Chloe shook her neck, then headed toward the cabin, glancing back every few steps.
"Oh?"
The woman in black looked mildly surprised.
"So you didn't try to run."
She spoke calmly.
"The only reason I'm here is because you took something that belongs to me. Though I have to admit, I wasn't expecting you to use it on a chicken. I can tell that bird likes you."
"Her name is Chloe."
Now that he was closer, Ethan could finally make out the face beneath the hood.
The sight of it left him frozen for a moment, and the words slipped out before he could stop them.
"Wait. It's you?"
"You know me?" the witch asked.
"You're Baron Byrd's daughter. We met at the harvest ball in Willowbrook."
The harvest celebration was a regular event shared by the two towns. Every year when the crops came in, Baron Byrd would bring his wife and daughter to Willowbrook for the festivities.
Unfortunately, as mayor of Riverbend, he would not be attending any more of them.
The reason Ethan remembered the girl named Betsy was because of how strange she had acted at the ball.
While everyone else was celebrating the harvest, she had stood alone in the corner, watching Baron Byrd's back with a gaze that had made Ethan's skin crawl.
According to Baron Gideon's description, the witch was supposed to be a fully grown woman, something much closer to an old crone.
But Betsy looked no older than fifteen. The loose black cloak hung off her frame, and with her hair soaked from the rain, she looked more shabby than terrifying.
"Oh, Betsy was a pitiful child."
She grinned, and it was exactly the same eerie smile Ethan remembered from the ball.
"Sick from birth. Doctors everywhere, and every one of them said she wouldn't live past ten. The more pitiful part is that she had a foolish mother who was willing to beg an Old God for help just to keep her daughter alive."
As she spoke, she raised her right hand and aimed her index finger at the skin just beneath her eye.
Then she pushed the sharp nail into her own flesh.

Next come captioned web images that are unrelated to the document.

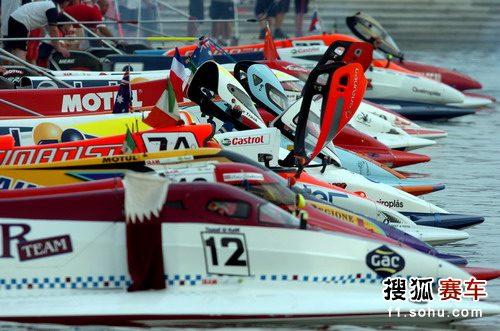 图文:F1摩托艇深圳站 出发前准备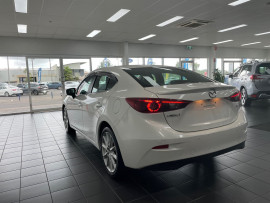2018 Mazda 3 BN5238 SP25 GT Sedan Image 5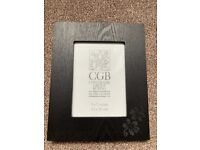 BRAND NEW with BOX Black wooden picture photo frame 5x 7 inches (13 x 18 cms)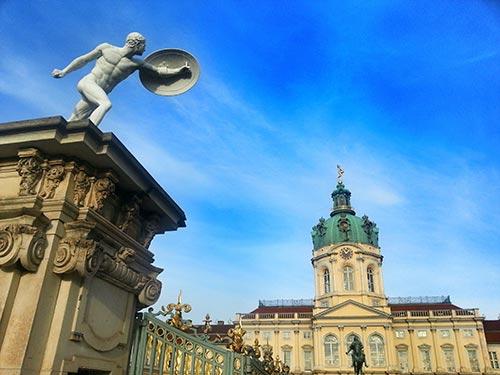 Vista de la entrada del Palacio de Charlottenburg en Berlín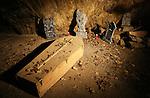 Foto: VidiPhoto<br /> <br /> HAN-SUR-LESSE - De grotten van Han in de Belgische Ardennen bij Han-sur-Lesse staan tijdens de Allerheiligenweek (30, 31 oktober en 1 november) 's avonds in het teken van Halloween. De gangen en kamers van de grotten worden op dit moment in gereedheid gebracht voor het griezelspektakel Hanlloween. Bezoekers kunnen in de omgeving en het grottenstelsen, waar een spookhuis is nagebouwd, kennis maken met &quot;de krachten van het kwade&quot;, zoals weerwolven, heksen en vampieren. Er is slechts &eacute;&eacute;n probleem: de Hannloweengidsen spreken tijdens de horrortochten alleen Frans. Net als in Nederland neemt de belangstelling voor Halloween in Belgi&euml; explosief toe.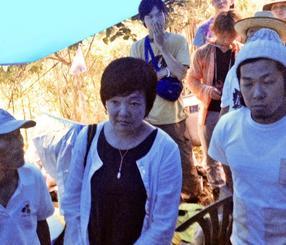 N1裏テントを訪れた安倍晋三首相夫人の昭恵さん(中央)=6日午後7時、東村高江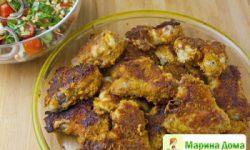 Куриные крылья с маслом, горчицей и сыром
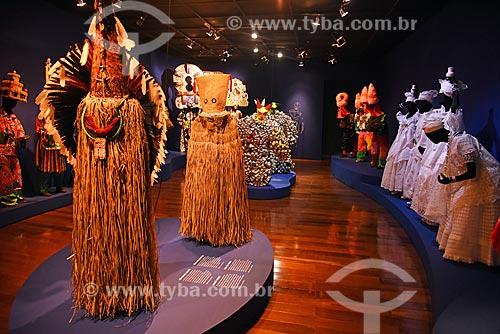 Máscaras da tribo Kayapó - à esquerda - em exibição no Centro de Referência do Artesanato Brasileiro (CRAB) durante a exposição Festa Brasileira - Fantasia feita à mão  - Rio de Janeiro - Rio de Janeiro (RJ) - Brasil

Bright red blood ran down from the cut on her face.
"See? Betsy's gone."
Ethan felt his scalp go numb.
This witch was not just unsettling. She had issues.
"But I don't remember you," the witch said with a shrug.
"That's fine," Ethan replied. "I'm not the sort of person worth remembering."
"But you're from the town. I heard a sheriff showed up in Willowbrook. How did she describe me?"
"She said three Tier Two knights managed to defeat you once. So there's no reason she can't do it too."
As expected, the witch's face darkened.
She let out a cold laugh.
"You mean those three knights who poisoned the water supply to win, then shamelessly wrote themselves into history as heroes?"
"I knew her plan was shaky. There was obviously something wrong with The Three Knights."
Ethan had wanted to say as much earlier, but he could hardly say that with Baron Gideon sitting right there.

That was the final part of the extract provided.